■ **WHAT YOU NEED TO DO**:
Recast the data as a numbered list, starting at the line containing "How far from" and ending with the last line of the data, both included. Leave out the blank lines.

■ **SOURCE RECORDS**:
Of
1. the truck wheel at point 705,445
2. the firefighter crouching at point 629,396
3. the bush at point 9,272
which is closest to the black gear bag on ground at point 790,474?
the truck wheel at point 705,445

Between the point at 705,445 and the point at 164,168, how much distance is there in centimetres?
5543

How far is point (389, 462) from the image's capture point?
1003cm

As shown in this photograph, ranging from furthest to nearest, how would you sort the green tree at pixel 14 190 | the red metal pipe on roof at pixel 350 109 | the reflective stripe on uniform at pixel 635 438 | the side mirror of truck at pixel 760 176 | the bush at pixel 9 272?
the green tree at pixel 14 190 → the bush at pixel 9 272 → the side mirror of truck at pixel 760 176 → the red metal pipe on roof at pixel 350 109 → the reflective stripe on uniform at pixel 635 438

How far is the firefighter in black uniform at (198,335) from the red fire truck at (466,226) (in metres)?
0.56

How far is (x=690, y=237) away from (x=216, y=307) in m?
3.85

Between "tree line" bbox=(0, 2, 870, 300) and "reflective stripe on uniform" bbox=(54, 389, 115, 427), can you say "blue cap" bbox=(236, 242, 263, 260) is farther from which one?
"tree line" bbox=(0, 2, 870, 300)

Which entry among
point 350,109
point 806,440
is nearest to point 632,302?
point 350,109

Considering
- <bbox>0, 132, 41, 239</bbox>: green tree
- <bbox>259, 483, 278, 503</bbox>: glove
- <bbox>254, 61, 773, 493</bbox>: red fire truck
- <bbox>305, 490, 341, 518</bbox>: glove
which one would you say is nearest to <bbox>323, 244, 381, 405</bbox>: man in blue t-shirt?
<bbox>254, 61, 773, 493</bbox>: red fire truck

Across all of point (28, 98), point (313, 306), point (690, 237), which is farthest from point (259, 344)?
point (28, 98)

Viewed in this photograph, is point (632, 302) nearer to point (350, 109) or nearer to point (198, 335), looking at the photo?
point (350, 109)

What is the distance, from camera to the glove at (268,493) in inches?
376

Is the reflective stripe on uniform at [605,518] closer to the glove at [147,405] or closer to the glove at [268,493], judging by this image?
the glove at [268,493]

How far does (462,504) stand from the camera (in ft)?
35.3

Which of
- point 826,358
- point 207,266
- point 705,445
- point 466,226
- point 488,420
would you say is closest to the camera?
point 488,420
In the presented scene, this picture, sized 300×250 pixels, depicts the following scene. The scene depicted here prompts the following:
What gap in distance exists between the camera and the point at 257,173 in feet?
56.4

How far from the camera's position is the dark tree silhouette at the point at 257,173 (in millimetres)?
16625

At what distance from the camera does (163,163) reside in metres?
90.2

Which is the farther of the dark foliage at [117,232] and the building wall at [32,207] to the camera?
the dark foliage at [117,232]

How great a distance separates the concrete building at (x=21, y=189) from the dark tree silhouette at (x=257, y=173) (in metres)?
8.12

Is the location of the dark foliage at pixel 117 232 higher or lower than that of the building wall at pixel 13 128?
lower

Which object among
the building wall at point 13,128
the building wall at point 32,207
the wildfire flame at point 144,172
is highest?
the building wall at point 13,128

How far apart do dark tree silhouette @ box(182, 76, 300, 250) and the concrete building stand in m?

■ **WORKED ANSWER**:
1. How far from the camera's position is the dark tree silhouette at the point at 257,173 (in millimetres)?
2. 16625
3. At what distance from the camera does (163,163) reside in metres?
4. 90.2
5. Which is the farther of the dark foliage at [117,232] and the building wall at [32,207] to the camera?
6. the dark foliage at [117,232]
7. How great a distance separates the concrete building at (x=21, y=189) from the dark tree silhouette at (x=257, y=173) (in metres)?
8. 8.12
9. Is the location of the dark foliage at pixel 117 232 higher or lower than that of the building wall at pixel 13 128?
10. lower
11. Which object among
12. the building wall at point 13,128
13. the building wall at point 32,207
14. the wildfire flame at point 144,172
15. is highest?
16. the building wall at point 13,128
17. How far apart do dark tree silhouette @ box(182, 76, 300, 250) and the concrete building stand in m?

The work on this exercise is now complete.